_Consigna_.
Di si cada afirmación concuerda con el fragmento: responde sí o no y cita literalmente las palabras del fragmento que lo deciden.
1. En el país descrito, el futuro es completamente incierto.
2. Según el fragmento, los minerales y las rocas carecen de alma.
3. El fragmento menciona una visita a las tanguearías de Buenos Aires en 2013.

_Fragmento dado_.
Y ahora aquí estoy, navegando río abajo en mi pequeña barquito de papel. Todo lo que desees que haga yo lo haré… y de gratis.
Hoy vivimos en el país de la borrachera sin sentido pero con miedo. En donde no hay animales, ni árboles, ni estrellas, ni problemas, ni menos letanías. Aquí el delirio y la calentura es el dueño y señor. Nada está determinado de antemano, y el futuro es absolutamente incierto, y el pasado es inexistente. En donde por cada millón de niños latinos que nacen están condenados a ser inmigrantes ilegales, y a no volver a nacer jamás. Pero el que mete un gol tiene asegurada la vida eterna. La vida comprimida en una semilla transgénicas, sin alma ni historia. Pero todo tiene alma, me digo. Incluidos los minerales, las plantas, los ríos, las montañas, las rocas. Que todo lo sensible, incluso en la etapa más baja de la conciencia, te la va a devolver.
Una vez que se entiende ese hecho, no puede seguir habiendo desesperación. Y la base misma para medir esta escala, se nota cuando nos besamos tan despacio, y fuimos a las tanguearías, Buenos Aires 2013… y nuestro departamento era un palacio, donde nunca falta espacio para un sólo corazón… el mismo año de bienaventuranzas cuando llegó a la cima Francisco, el Papa Pan Pan Americano.

_Ítems almacenados_.

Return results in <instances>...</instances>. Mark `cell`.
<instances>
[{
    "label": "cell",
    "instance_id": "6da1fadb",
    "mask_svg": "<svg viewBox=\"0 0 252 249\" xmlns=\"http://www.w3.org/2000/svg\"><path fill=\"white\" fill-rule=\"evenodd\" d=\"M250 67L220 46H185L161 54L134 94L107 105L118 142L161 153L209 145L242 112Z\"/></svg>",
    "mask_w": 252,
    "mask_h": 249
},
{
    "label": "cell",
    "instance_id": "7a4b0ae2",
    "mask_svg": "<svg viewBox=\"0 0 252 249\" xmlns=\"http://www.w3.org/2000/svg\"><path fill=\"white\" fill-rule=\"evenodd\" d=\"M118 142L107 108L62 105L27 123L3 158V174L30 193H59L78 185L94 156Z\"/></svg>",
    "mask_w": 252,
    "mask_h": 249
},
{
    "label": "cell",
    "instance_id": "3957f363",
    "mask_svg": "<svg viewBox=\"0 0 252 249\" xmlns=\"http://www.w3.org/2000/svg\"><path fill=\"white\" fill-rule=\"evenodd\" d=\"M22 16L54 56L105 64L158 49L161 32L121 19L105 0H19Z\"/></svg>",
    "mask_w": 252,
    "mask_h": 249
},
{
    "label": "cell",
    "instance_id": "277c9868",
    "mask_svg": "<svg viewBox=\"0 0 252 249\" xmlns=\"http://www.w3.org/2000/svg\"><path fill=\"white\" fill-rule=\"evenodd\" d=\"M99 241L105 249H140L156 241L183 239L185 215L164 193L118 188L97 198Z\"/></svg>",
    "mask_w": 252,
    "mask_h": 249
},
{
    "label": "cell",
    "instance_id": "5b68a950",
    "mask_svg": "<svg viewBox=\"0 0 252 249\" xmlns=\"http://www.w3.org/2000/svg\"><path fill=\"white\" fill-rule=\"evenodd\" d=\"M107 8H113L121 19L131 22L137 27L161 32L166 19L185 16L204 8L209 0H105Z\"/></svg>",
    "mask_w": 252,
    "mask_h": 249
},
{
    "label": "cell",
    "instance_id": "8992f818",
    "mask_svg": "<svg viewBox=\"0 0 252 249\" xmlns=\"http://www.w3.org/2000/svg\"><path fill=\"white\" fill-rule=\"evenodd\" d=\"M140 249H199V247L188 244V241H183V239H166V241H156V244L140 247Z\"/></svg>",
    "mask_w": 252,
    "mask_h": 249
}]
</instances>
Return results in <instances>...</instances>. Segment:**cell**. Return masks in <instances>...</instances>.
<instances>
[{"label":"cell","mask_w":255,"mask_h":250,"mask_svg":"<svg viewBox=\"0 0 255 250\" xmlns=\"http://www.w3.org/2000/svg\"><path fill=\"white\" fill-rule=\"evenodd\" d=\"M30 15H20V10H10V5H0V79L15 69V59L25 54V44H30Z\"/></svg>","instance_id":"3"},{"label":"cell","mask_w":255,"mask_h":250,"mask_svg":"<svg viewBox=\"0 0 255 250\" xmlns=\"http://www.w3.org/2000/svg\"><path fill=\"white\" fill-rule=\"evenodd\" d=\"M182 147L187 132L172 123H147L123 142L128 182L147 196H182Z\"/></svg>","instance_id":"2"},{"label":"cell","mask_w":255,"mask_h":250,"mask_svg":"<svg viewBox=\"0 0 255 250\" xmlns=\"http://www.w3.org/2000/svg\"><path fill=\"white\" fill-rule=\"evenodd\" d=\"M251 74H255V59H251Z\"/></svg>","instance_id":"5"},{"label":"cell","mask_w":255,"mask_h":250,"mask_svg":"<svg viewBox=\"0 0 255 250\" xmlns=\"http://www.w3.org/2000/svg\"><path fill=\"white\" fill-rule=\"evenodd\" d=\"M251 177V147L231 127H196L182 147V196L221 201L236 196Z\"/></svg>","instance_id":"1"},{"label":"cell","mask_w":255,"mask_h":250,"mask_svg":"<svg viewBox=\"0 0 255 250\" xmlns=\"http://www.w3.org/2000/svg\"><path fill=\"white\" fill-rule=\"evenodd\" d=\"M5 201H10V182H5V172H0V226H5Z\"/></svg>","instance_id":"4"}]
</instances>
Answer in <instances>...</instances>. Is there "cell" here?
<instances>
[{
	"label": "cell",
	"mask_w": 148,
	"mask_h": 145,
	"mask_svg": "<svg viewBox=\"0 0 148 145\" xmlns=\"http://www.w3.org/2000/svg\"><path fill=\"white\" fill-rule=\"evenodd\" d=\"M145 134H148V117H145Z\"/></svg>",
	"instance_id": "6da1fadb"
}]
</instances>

_Respuesta esperada_.
1. Sí: "el futuro es absolutamente incierto".
2. No: "Pero todo tiene alma, me digo. Incluidos los minerales, las plantas, los ríos, las montañas, las rocas."
3. Sí: "fuimos a las tanguearías, Buenos Aires 2013".